Sad news from Port Jervis: Thomas Earl, who’d been the morning show host at WDLC (1490 Port Jervis, plus a 107.7 translator), died Nov. 30 at just 57 years old. Earl was retired from the Monroe-Woodbury schools, where he’d been an AV teacher, and he was also an accomplished musician. WDLC renamed its “Studio B” as “Studio T” to mark Earl’s passing.
And here in Rochester, we’ve been inexplicably remiss in not mentioning the November 10 death of Tom Hampson, the local lawyer whose passion for jazz kept him on the air as a part-time DJ for many years. Most recently, Hampson spent 30 years as the host of “Mostly Jazz” and “Jazz from the Cellar” on WXXI (1370), and he’d been heard before that on WXXI-FM (91.5) – but his radio days started back in 1960, when he was one of the partners in Community Music Service, which put WCMF (96.5) on the air with a mix of classical and jazz music. Hampson played jazz at WCMF even after the station flipped to rock and was sold; it wasn’t until 1980 that he moved over to public radio for good. Hampson was 87.
*Translator sales from NEW JERSEY: in Cape May, Family Stations is selling W222AL (92.3) to Gail Lee Burke. The $22,000 sale will put WIBG-FM (94.3 Avalon) on the translator signal.
*A format change in north-central PENNSYLVANIA has taken Magnum Broadcasting’s WQKK (106.9 Renovo) from hot AC “Y106.9” to 80s pop as “Totally Awesome 80s, Q1069.” There’s no change so far to the talent lineup on the State College-market rimshot signal.
*Shelley Duffy’s departure from KDKA (1020 Pittsburgh) is now official. Listeners had noticed her absence from the afternoon news block she’d been co-hosting with Robert Mangino; she was best known, of course, for many years on FM morning radio at WBZZ (100.7) and before that as part of “John-Dave-Bubba-Shelley” on the old WBZZ (93.7).
In Scranton, Community Radio Collective has filed the $40,000 sale of its W289AU (105.7); it’s headed to “Visions Multi Media Group – WUFO Radio LLC,” which will move it to 100.7 in Buffalo to relay WUFO (1080 Amherst) starting early next year.
Up by the New York border, WVLH-LP (106.7 Coudersport) has filed for its license to cover; it’s owned by the “New Life & Health Network” and we have no idea yet what it will program.
*One of CANADA‘s oldest multicultural broadcasters wants to add a third program stream in Toronto.

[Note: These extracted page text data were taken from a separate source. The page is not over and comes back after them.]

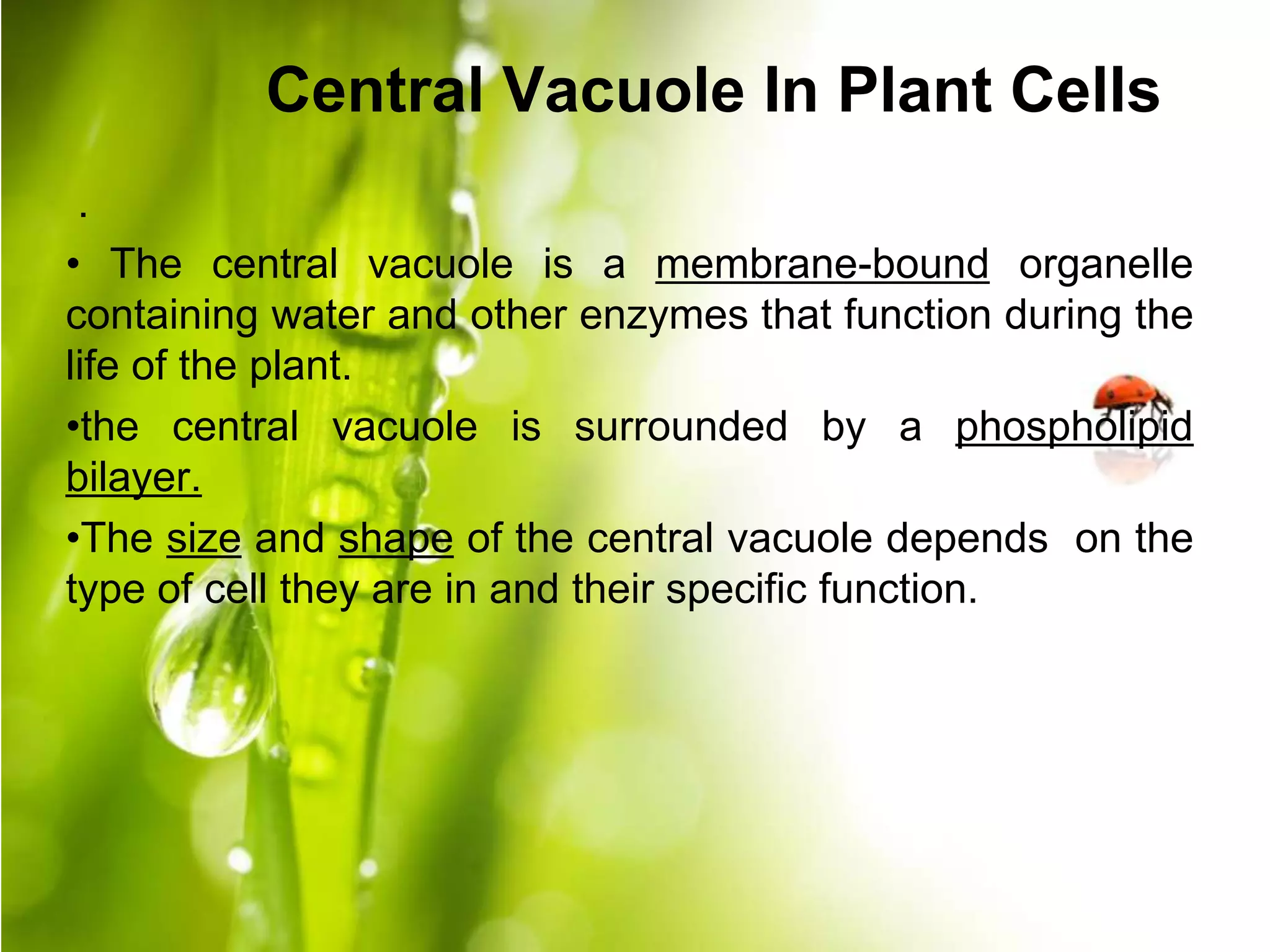 Central Vacuole In Plant Cells

.

• The central vacuole is a membrane-bound organelle containing water and other enzymes that function during the life of the plant.

•the central vacuole is surrounded by a phospholipid bilayer.

•The size and shape of the central vacuole depends on the type of cell they are in and their specific function.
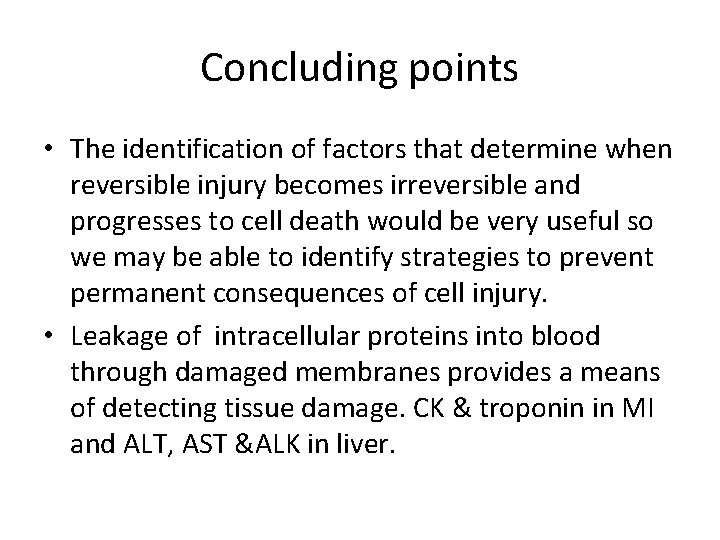 Concluding points

• The identification of factors that determine when reversible injury becomes irreversible and progresses to cell death would be very useful so we may be able to identify strategies to prevent permanent consequences of cell injury.

• Leakage of intracellular proteins into blood through damaged membranes provides a means of detecting tissue damage. CK & troponin in MI and ALT, AST &ALK in liver.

The Lombardi family put CHIN (1540) on the air in 1966, followed quickly by CHIN-FM (100.7) – and then, many years later, added CHIN-1-FM on 101.3, later on 91.9, to reinforce the AM station’s directional signal in Etobicoke and other eastern parts of the city.
Now CHIN has applied to break off the CHIN-FM-1 91.9 signal as a separate license, relaying the AM 1540 programming from 7 PM until 7 AM but originating 84 hours a week of its own programming during daytime hours. If it’s granted, 91.9 would carry Mandarin and Cantonese programming in the morning, with several Middle Eastern languages later in the day.

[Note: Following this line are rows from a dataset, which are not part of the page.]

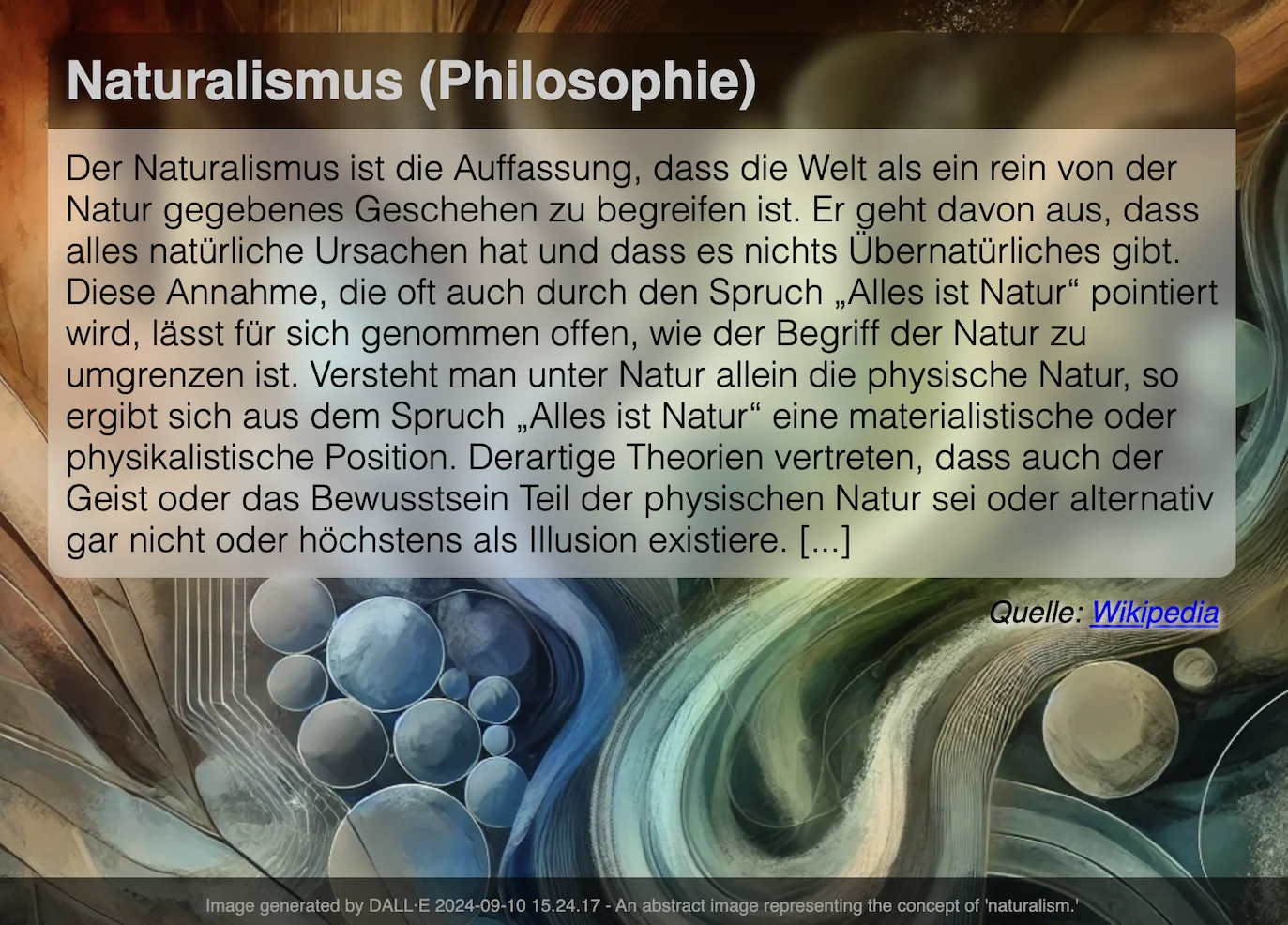 Naturalismus (Philosophie)

Der Naturalismus ist die Auffassung, dass die Welt als ein rein von der Natur gegebenes Geschehen zu begreifen ist. Er geht davon aus, dass alles natürliche Ursachen hat und dass es nichts Übernatürliches gibt. Diese Annahme, die oft auch durch den Spruch „Alles ist Natur“ pointiert wird, lässt für sich genommen offen, wie der Begriff der Natur zu umgrenzen ist. Versteht man unter Natur allein die physische Natur, so ergibt sich aus dem Spruch „Alles ist Natur“ eine materialistische oder physikalistische Position. Derartige Theorien vertreten, dass auch der Geist oder das Bewusstsein Teil der physischen Natur sei oder alternativ gar nicht oder höchstens als Illusion existiere. [...]

Quelle: Wikipedia

Image generated by DALL·E 2024-09-10 15.24.17 - An abstract image representing the concept of 'naturalism.'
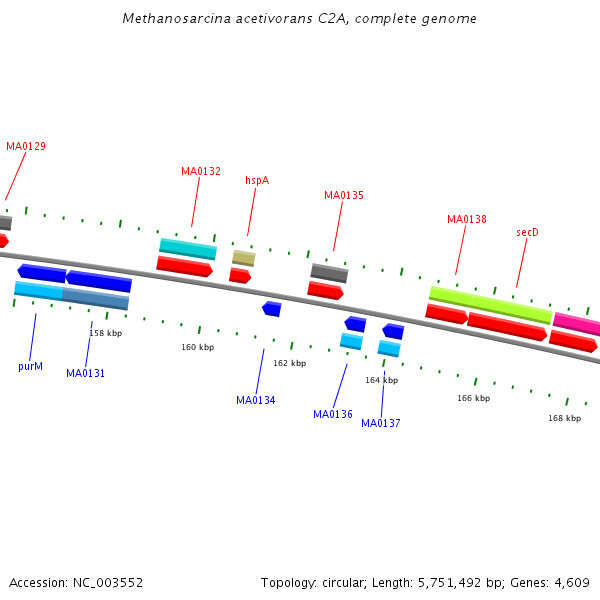 Methanosarcina acetivorans C2A, complete genome

MA0129

MA0132

hspA

MA0135

MA0138

secD

158 kbp

160 kbp

162 kbp

164 kbp

166 kbp

168 kbp

purM

MA0131

MA0134

MA0136

MA0137

Accession: NC_003552

Topology: circular; Length: 5,751,492 bp; Genes: 4,609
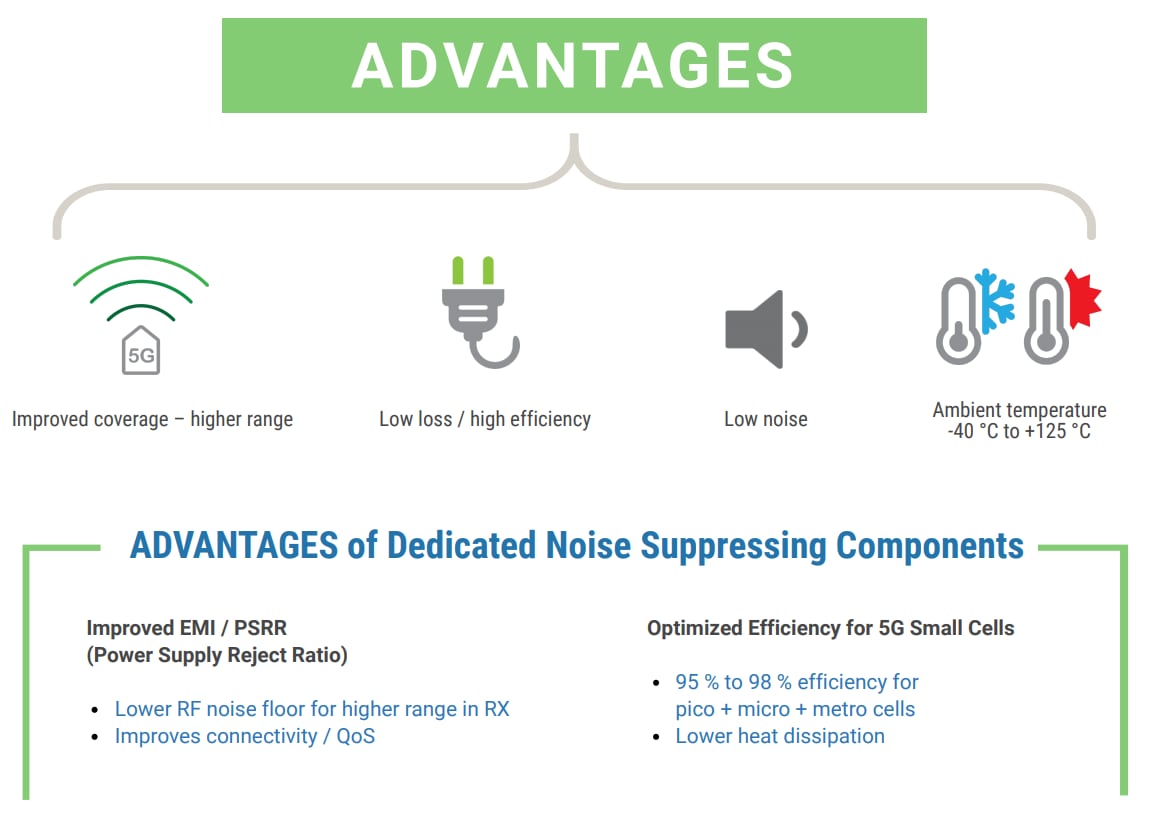 ADVANTAGES

5G

Improved coverage – higher range

Low loss / high efficiency

Low noise

Ambient temperature -40 °C to +125 °C

ADVANTAGES of Dedicated Noise Suppressing Components

Improved EMI / PSRR
(Power Supply Reject Ratio)

- Lower RF noise floor for higher range in RX
- Improves connectivity / QoS

Optimized Efficiency for 5G Small Cells

- 95 % to 98 % efficiency for pico + micro + metro cells
- Lower heat dissipation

At Rogers’ CHFI (98.1 Toronto), Steve Roberts is out after two years as the morning newsman.
*In Kingston, one of Canada’s rare high school stations wants a power increase. CKVI (91.9) would jump from 7 watts/34.5 m to 436 watts average/2 kW max DA/28 m. The 91.9 frequency had been a higher-power signal in the past, before Queen’s University’s CFRC-FM moved to 101.9 in 1986.
In Montreal, Stéphane Major has been charged with arson for the Sept. 18 attack on CHWI (1410)’s studios. It was the third arson attack on the Haitian station, but it’s not clear whether Major was involved in the other two.